REDICE/藤見泰高 「巨蟲列島」 3巻 チャンピオンREDコミックス 秋田書店

 飛行機が墜落したことにより、”無人島”に漂着した高校生達を待ち構えていたのは、人をも襲う巨大化した昆虫たちであった。。

 ざっくりと言えばこんなストーリーであり、エログロ・サバイバル・パニックB級ホラー漫画といったところでしょうかね。。

 ちなみに1巻、2巻の表紙を飾る迷彩服にベレー帽の女性は、軍事関係者でも何でもなく、昆虫採集が好きな昆虫オタクな主人公です(読むまで何かバイオハザードもので軍が関係しているというお話かと思ってたんですが、違いました(汗))。なぜ巨大化したとか、そういう謎の部分には、まだ3巻でも到達していません。とにかく次々襲われては犠牲者が増え、逃げ惑うという状況が続いています。

 掲載している雑誌の関係もあると思いますが、ちょっとエロ描写は強め(まあ青年誌ですし)、そして昆虫に襲われる様が本気でグロいですので、そこは駄目な人は要注意です。
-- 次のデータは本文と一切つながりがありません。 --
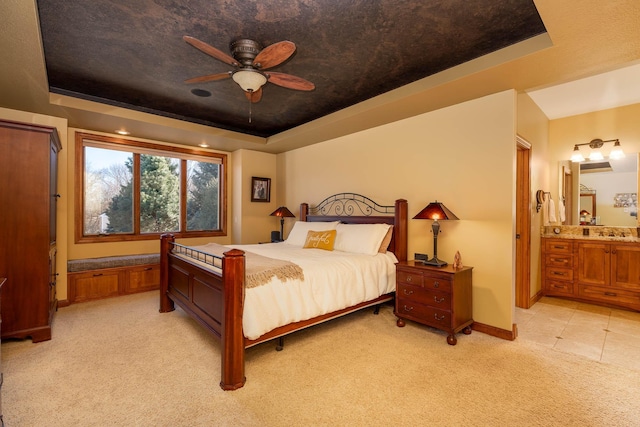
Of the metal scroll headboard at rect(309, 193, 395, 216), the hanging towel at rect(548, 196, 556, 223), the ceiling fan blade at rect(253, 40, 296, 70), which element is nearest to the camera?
the ceiling fan blade at rect(253, 40, 296, 70)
スプラッタが好きな人なら全然平気でしょうけど。

 昆虫オタクな主人公のお陰で、危機は色々と乗り越えるには乗り越えるんですが、必ず昆虫出現時には犠牲者が出ます。しかも犠牲者はほぼ<瞬殺>です。昆虫自体、襲うときはジリジリではなく速攻で急所を狙い、毒や消化液を注入し、あとは貪り喰うだけですから、その対象が”人”となると、自ずとえげつない描写になるのは必至ということですね。

 そして巨大化した昆虫は、たとえミヤマカラスアゲハ(林道でよく見かける金属光沢で綺麗な黒いアゲハ)でも吸汁という行動で人を襲えるという、もう人間は虫の”餌”以外の何者でもない世界となっています。けど、巨大化してるのは何故か虫(クモやダニ、寄生虫も含むので)ばかり。他のものは植物も含めて巨大化はしていません。

 昆虫については、もし巨大化したらどうなるだろう?という想像をも含めて、そこそこ正しい生態知識に基づいていると思われます。まあ細かなところは言い出すとアレなので、「もし○○だったら」な漫画なんですから、それなりに楽しめばいいかと思います。

 ですが、、、原作者からは、昆虫の性質や何をしたら駄目か、どうやったら逃げられそうか、という部分を渡して、物語の部分は編集さんと作画担当者で描いているのかな?と想像しますが、描いてからのチェックとかはしているのかな?という部分がちょっとありました。

 ある意味、寄生虫は専門外だから気がつかなかったのかな・・・?(ちょっとだけネタバレになります)

 2巻の作中で、カタツムリの寄生虫と同様の状態になるシーンがあるんですが、目玉が鋭角に突き出て横縞が出てくるという描写があります。

 「実際の写真」はあまりオススメはしませんが、「ロイコクロリディウム(Leucochloridium)」で検索して下さい。
 これはカタツムリの寄生虫で、緑色のシマシマ突起物状に変形した眼が何とも気色悪いですが、アメリカやヨーロッパには普通にいるそうです。

 誰もが知っているカタツムリ。眼がどういう風に付いているかは誰でも御存じと思いますが、触角のような先に眼が付いていると。この角の部分を「後触角」というそうです(Wikipedia参照)。この寄生虫に感染すると、この後触角の部分が”膨らんで”異様な形になるわけです(実際には、先の尖ったイモムシ状の寄生虫がこの後触覚に入り込んでくるので、太くなるようです)。

 判る人はすぐ気がつくと思いますけど、人間の眼球に後触角なんて無いわけです。であれば、寄生されたカタツムリのような形状になることはあり得ない筈なんですけど、なんかインパクト優先なのか、<思いっきりカタツムリのように出っ張らせて>しまってるんですよね。。まあ、寄生されているという描写を強調するために、あえて漫画的な演出なのかもしれませんけど。。

 他の昆虫の描写とかには最新の知識等も駆使して描かれているのに、何でここだけこんな描写にしちゃったのかな?と、残念でならなかったり。。まあ、絵のチェックまではしなかったのか、昆虫が専門なので軟体動物だから(恐らく寄生虫も含めて)判らなかったのか。。あまり深く考えない人なら気にならないんでしょうけど、私は妙にここだけは気になってしまいまして。

 ただ、それ以外の描写については、昆虫の知識総動員でグロさも徹底しつつ描写されているなあと感心しています。まあ、外骨格な昆虫同士の喰う喰われるは、じっくり野外で見ていてもそんなにグロくないんですが、生身の人間が襲われたら、ここまでグロくなるか。。。と変な感心もしきり。

 ちょっと異常な先生達も含めて、人間関係が破綻しすぎだろう(笑)な高校生達ですが、この残虐シーンのオンパレードで精神的に平気なのかよ!ってツッコミも出来なくもないですが。。

 どちらかというと、B級ホラー的な感覚で読むのが一番正解かもしれませんです。